The LOO-error as proposed by Rippa [24] has been successfully extended for use in error estimation of array surrogate models and SVD-based surrogate models. When comparing the Fraction of Variance Unexplained (\(\textrm{FVU}\)) based on the training set (Fig. 3) and the \(\textrm{FVU}\) based on a validation set (Fig. 4) for a sheet bending demonstration problem that is modelled with FE, it is found that the errors based on the training set overestimate the interpolation error. The truncation error calculated based on the training set underestimates the truncation error in the validation set when many basis vectors are included, while it is a good estimate for the truncation error when few basis vectors are used.

Based on the interpolation error in the training set, the surrogate model constructed using SVD with scalar interpolation was expected to have the best performance.
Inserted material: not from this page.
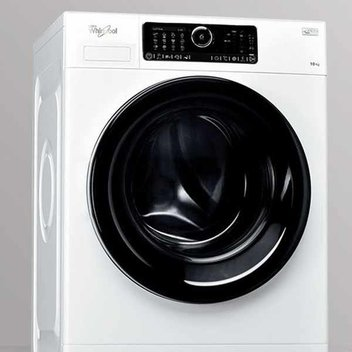 Win a Supreme Care Washing Machine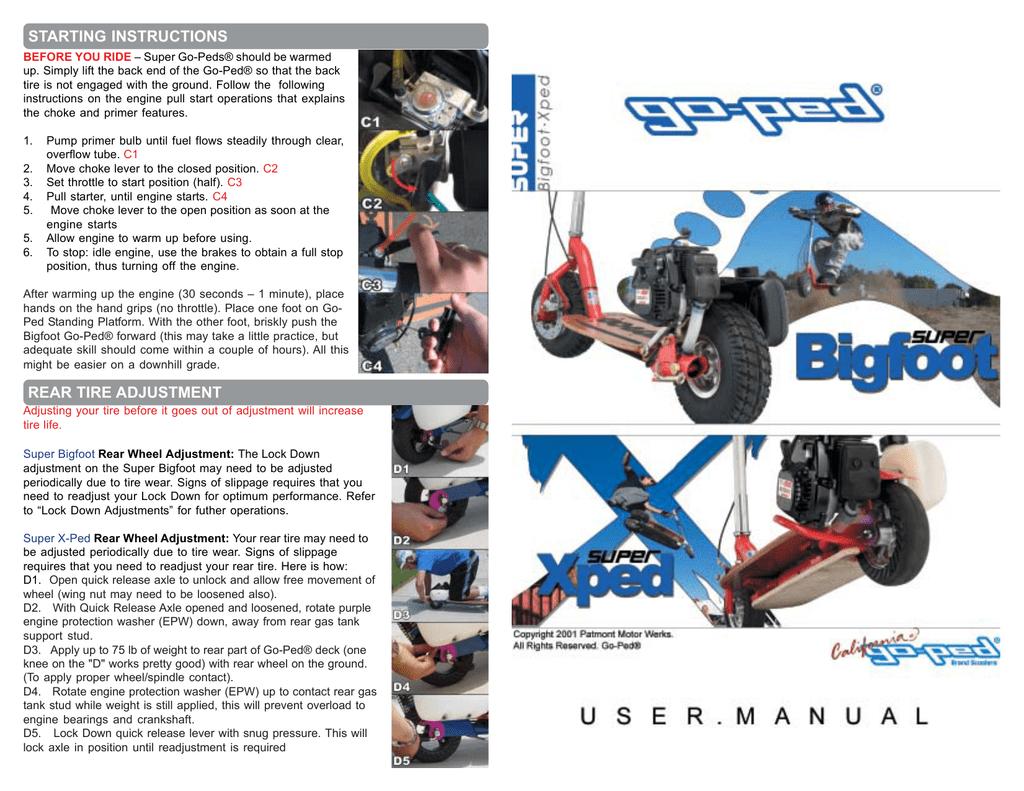 Super-Models   manualzz com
However, based on the validation set, this method for surrogate model construction has the largest \(\textrm{FVU}\) and thus the lowest performance. With larger training sets the performance of these surrogate models gets closer to the surrogate models constructed using direct interpolation and using SVD with array interpolation. Nevertheless, it is recommended to use SVD with array interpolation.

If the amplitudes are interpolated using array interpolation, model reduction can be applied without loss of accuracy compared to using a model based on direct interpolation. The models based on SVD with array interpolation perform similar to and sometimes even better than the models based on direct interpolation, depending on where the basis is truncated.

To determine where to truncate the model, a new criterion is proposed in this work. It is shown that the ratio between the truncation error and the interpolation error in the training set (Eq. (44)) can be effectively used to balance between model reduction and accuracy. This is shown in a comparison with the commonly used cumulative energy (Eq. (43)), which only accounts for the truncation error and does not consider the interpolation error. The FVU in the validation data set with the new criterion \(R_k < 0.1\) is on average 5.5% lower than the FVU when using a contribution ratio threshold of \(C_K > 99.9\%\), whereas it is comparable to the FVU when using a tighter threshold on the cumulative energy of \(C_K > 99.99\%\). However, the reduction of the data set is significantly larger with the new criterion: on average 56% instead of 30% with the contribution ratio threshold of \(C_K > 99.99\%\). Therefore, it is concluded that a threshold of \(R_k < 0.1\) is appropriate for determining the number of basis vectors for the given problem.